Le deuxième panel a proposé un premier bilan du gouvernement Trudeau à Ottawa. Akos Verboczy, auteur de Rhapsodie québécoise (Boréal, 2016) s’est intéressé au sentiment identitaire de ce qu’on appelle la génération de la loi 101. Dans quelle mesure, au sein du Canada contemporain, la jeune génération issue de l’immigration peut-elle développer un sentiment d’appartenance au Québec? David Leroux, un jeune intellectuel émergeant sur la scène publique, s’est quant à lui questionné sur la place de la communication dans un gouvernement qu’on dit obsédé par l’image. Il y voit le signe d’une dépolitisation radicale de la vie collective par un libéralisme hégémonique.

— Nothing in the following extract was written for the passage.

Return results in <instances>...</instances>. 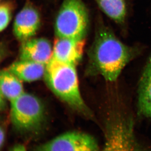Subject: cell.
Listing matches in <instances>:
<instances>
[{"instance_id": "6da1fadb", "label": "cell", "mask_w": 151, "mask_h": 151, "mask_svg": "<svg viewBox=\"0 0 151 151\" xmlns=\"http://www.w3.org/2000/svg\"><path fill=\"white\" fill-rule=\"evenodd\" d=\"M139 52L137 47L122 43L109 28L101 23L90 50L89 72L101 76L107 81H116Z\"/></svg>"}, {"instance_id": "7a4b0ae2", "label": "cell", "mask_w": 151, "mask_h": 151, "mask_svg": "<svg viewBox=\"0 0 151 151\" xmlns=\"http://www.w3.org/2000/svg\"><path fill=\"white\" fill-rule=\"evenodd\" d=\"M44 77L49 88L59 98L82 114L91 116L80 93L76 66L51 58L46 65Z\"/></svg>"}, {"instance_id": "3957f363", "label": "cell", "mask_w": 151, "mask_h": 151, "mask_svg": "<svg viewBox=\"0 0 151 151\" xmlns=\"http://www.w3.org/2000/svg\"><path fill=\"white\" fill-rule=\"evenodd\" d=\"M10 104V120L17 132L27 135L40 131L46 118L44 107L38 98L24 92Z\"/></svg>"}, {"instance_id": "277c9868", "label": "cell", "mask_w": 151, "mask_h": 151, "mask_svg": "<svg viewBox=\"0 0 151 151\" xmlns=\"http://www.w3.org/2000/svg\"><path fill=\"white\" fill-rule=\"evenodd\" d=\"M88 15L82 0H64L55 22L57 37L84 39L88 29Z\"/></svg>"}, {"instance_id": "5b68a950", "label": "cell", "mask_w": 151, "mask_h": 151, "mask_svg": "<svg viewBox=\"0 0 151 151\" xmlns=\"http://www.w3.org/2000/svg\"><path fill=\"white\" fill-rule=\"evenodd\" d=\"M102 151H144L137 141L131 119L119 117L109 124Z\"/></svg>"}, {"instance_id": "8992f818", "label": "cell", "mask_w": 151, "mask_h": 151, "mask_svg": "<svg viewBox=\"0 0 151 151\" xmlns=\"http://www.w3.org/2000/svg\"><path fill=\"white\" fill-rule=\"evenodd\" d=\"M35 151H99V148L96 139L89 134L70 131L40 144Z\"/></svg>"}, {"instance_id": "52a82bcc", "label": "cell", "mask_w": 151, "mask_h": 151, "mask_svg": "<svg viewBox=\"0 0 151 151\" xmlns=\"http://www.w3.org/2000/svg\"><path fill=\"white\" fill-rule=\"evenodd\" d=\"M40 23L37 9L31 4H26L15 19L13 32L15 37L22 42L32 38L37 33Z\"/></svg>"}, {"instance_id": "ba28073f", "label": "cell", "mask_w": 151, "mask_h": 151, "mask_svg": "<svg viewBox=\"0 0 151 151\" xmlns=\"http://www.w3.org/2000/svg\"><path fill=\"white\" fill-rule=\"evenodd\" d=\"M85 39L57 37L53 48L52 59L76 66L83 56Z\"/></svg>"}, {"instance_id": "9c48e42d", "label": "cell", "mask_w": 151, "mask_h": 151, "mask_svg": "<svg viewBox=\"0 0 151 151\" xmlns=\"http://www.w3.org/2000/svg\"><path fill=\"white\" fill-rule=\"evenodd\" d=\"M52 53L53 49L49 40L43 38L29 39L23 42L20 49V60L47 65L52 58Z\"/></svg>"}, {"instance_id": "30bf717a", "label": "cell", "mask_w": 151, "mask_h": 151, "mask_svg": "<svg viewBox=\"0 0 151 151\" xmlns=\"http://www.w3.org/2000/svg\"><path fill=\"white\" fill-rule=\"evenodd\" d=\"M138 110L141 115L151 119V54L139 83Z\"/></svg>"}, {"instance_id": "8fae6325", "label": "cell", "mask_w": 151, "mask_h": 151, "mask_svg": "<svg viewBox=\"0 0 151 151\" xmlns=\"http://www.w3.org/2000/svg\"><path fill=\"white\" fill-rule=\"evenodd\" d=\"M46 65L30 60H21L13 63L7 70L22 81L32 82L44 76Z\"/></svg>"}, {"instance_id": "7c38bea8", "label": "cell", "mask_w": 151, "mask_h": 151, "mask_svg": "<svg viewBox=\"0 0 151 151\" xmlns=\"http://www.w3.org/2000/svg\"><path fill=\"white\" fill-rule=\"evenodd\" d=\"M0 92L12 101L24 92L21 81L7 70L0 72Z\"/></svg>"}, {"instance_id": "4fadbf2b", "label": "cell", "mask_w": 151, "mask_h": 151, "mask_svg": "<svg viewBox=\"0 0 151 151\" xmlns=\"http://www.w3.org/2000/svg\"><path fill=\"white\" fill-rule=\"evenodd\" d=\"M101 10L119 24H123L126 16L125 0H96Z\"/></svg>"}, {"instance_id": "5bb4252c", "label": "cell", "mask_w": 151, "mask_h": 151, "mask_svg": "<svg viewBox=\"0 0 151 151\" xmlns=\"http://www.w3.org/2000/svg\"><path fill=\"white\" fill-rule=\"evenodd\" d=\"M13 6L12 3L4 2L0 4V31L8 26L12 18Z\"/></svg>"}, {"instance_id": "9a60e30c", "label": "cell", "mask_w": 151, "mask_h": 151, "mask_svg": "<svg viewBox=\"0 0 151 151\" xmlns=\"http://www.w3.org/2000/svg\"><path fill=\"white\" fill-rule=\"evenodd\" d=\"M10 151H27L26 147L22 144H17L12 147Z\"/></svg>"}, {"instance_id": "2e32d148", "label": "cell", "mask_w": 151, "mask_h": 151, "mask_svg": "<svg viewBox=\"0 0 151 151\" xmlns=\"http://www.w3.org/2000/svg\"><path fill=\"white\" fill-rule=\"evenodd\" d=\"M5 139V131L3 127L0 126V149L3 146Z\"/></svg>"}, {"instance_id": "e0dca14e", "label": "cell", "mask_w": 151, "mask_h": 151, "mask_svg": "<svg viewBox=\"0 0 151 151\" xmlns=\"http://www.w3.org/2000/svg\"><path fill=\"white\" fill-rule=\"evenodd\" d=\"M1 93L0 92V107L2 106V104H3V100L1 98Z\"/></svg>"}]
</instances>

Enfin, Simon-Pierre Savard-Tremblay, sociologue et auteur de l’État succursale (Boréal, 2016), a présenté Justin Trudeau comme une figure des nouvelles élites mondialisées qui prétendent redéfinir le monde en le dénationalisant.

 

Le troisième panel proposait de prendre une certaine distance avec l’actualité en réfléchissant sur les fondements même de la culture politique québécoise. L’écrivain Jean-Philippe Trottier s’est posé une question simple, qui était aussi celle du panel : les Québécois sont-ils encore colonisés ? Question brutale, dans la mesure où la Révolution tranquille était censée nous avoir décolonisé mentalement et concrètement : question nécessaire dans la mesure où de vieux réflexes oubliés semblent remonter à la surface de la conscience collective. Quant à Christian Saint-Germain, professeur au département de philosophie de l’UQAM, il s’est livré à une sévère critique du nationalisme péquiste, qui malgré ses velléités indépendantistes, serait lui-même colonisé de part en part.

 

C’est un bilan très positif qu’on peut faire de ce colloque. Encore une fois, l’IRQ a confirmé son rôle de lieu de réflexion de haut niveau pour les souverainistes et les nationalistes qui ne veulent pas se laisser enfermer dans les modes idéologiques et médiatiques. On peut s’attendre à ce que le prochain colloque, celui de 2017, qui marquera les 10 ans de la série Quelque chose comme un grand peuple soit un aussi grand succès.